There are no more staff….we are saturated. Money is not the problem.
What is it about this that is so hard to understand?
Someone centrally needs to have a really honest chat with the public. Dr Coffey stoking up expectation and demand is already generating a significant uptick in complaints and I am afraid that just drives me (22 years experience 50 years old full time blah blah blah) nearer to the exit.
Its like trying to put a fire out with petrol.
Idiots.
TBH
its money and staff
Its IT that works and enables rather than frustrates and annoys
Its trusting clinicians to deliver without micromanaging and over complicating performance management
its about being honest with the public that 12 years of austerity has nobbled things and covid brexit stupid punative pension measures ( LTA and AA ) has made things even worse
Can someone please explain to me how it is ok for NHSE to flip flop on agreed contractual targets mid-way through a delivery year and just ignore any resource already committed by PCNs? The same happened last year and raises a serious issue of integrity IMO. New asks should have new monies attached however daft some of the original indicators were.

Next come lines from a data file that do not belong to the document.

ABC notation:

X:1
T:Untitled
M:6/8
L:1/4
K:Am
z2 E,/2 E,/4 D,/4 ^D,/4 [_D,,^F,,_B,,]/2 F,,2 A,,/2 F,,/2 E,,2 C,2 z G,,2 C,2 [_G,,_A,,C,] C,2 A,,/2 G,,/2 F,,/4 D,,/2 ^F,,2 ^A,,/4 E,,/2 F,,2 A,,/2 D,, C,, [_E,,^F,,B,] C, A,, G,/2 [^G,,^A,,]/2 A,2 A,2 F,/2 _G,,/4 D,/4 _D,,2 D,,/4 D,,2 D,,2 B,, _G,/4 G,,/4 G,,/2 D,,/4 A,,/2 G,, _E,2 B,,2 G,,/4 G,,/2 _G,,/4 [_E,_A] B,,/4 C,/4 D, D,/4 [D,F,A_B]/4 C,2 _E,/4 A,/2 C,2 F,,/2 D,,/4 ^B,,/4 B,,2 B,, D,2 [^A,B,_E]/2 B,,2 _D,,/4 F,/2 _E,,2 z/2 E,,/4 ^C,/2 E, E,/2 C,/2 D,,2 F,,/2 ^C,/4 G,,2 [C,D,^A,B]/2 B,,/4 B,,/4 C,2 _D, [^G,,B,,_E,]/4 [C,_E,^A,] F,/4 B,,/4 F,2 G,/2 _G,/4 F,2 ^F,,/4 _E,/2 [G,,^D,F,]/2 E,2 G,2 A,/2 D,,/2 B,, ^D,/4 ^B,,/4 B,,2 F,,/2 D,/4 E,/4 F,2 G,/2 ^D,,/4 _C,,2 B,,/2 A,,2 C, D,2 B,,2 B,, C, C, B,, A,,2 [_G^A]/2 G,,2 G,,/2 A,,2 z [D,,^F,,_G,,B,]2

Yet again, you got off the hook.
This time.
So, one small pot of money that would have been given to us for one set of tasks will now be diverted and given to us for another set of tasks.
Meanwhile, according to HSJ, Hospital Trusts are sat on an unspent 18 billion pounds*, openly squirrelling it away in their accounts, with no pressure to do anything with it, and little obvious pressure to return to pre-covid activity levels. Roughly 500 times the amount above.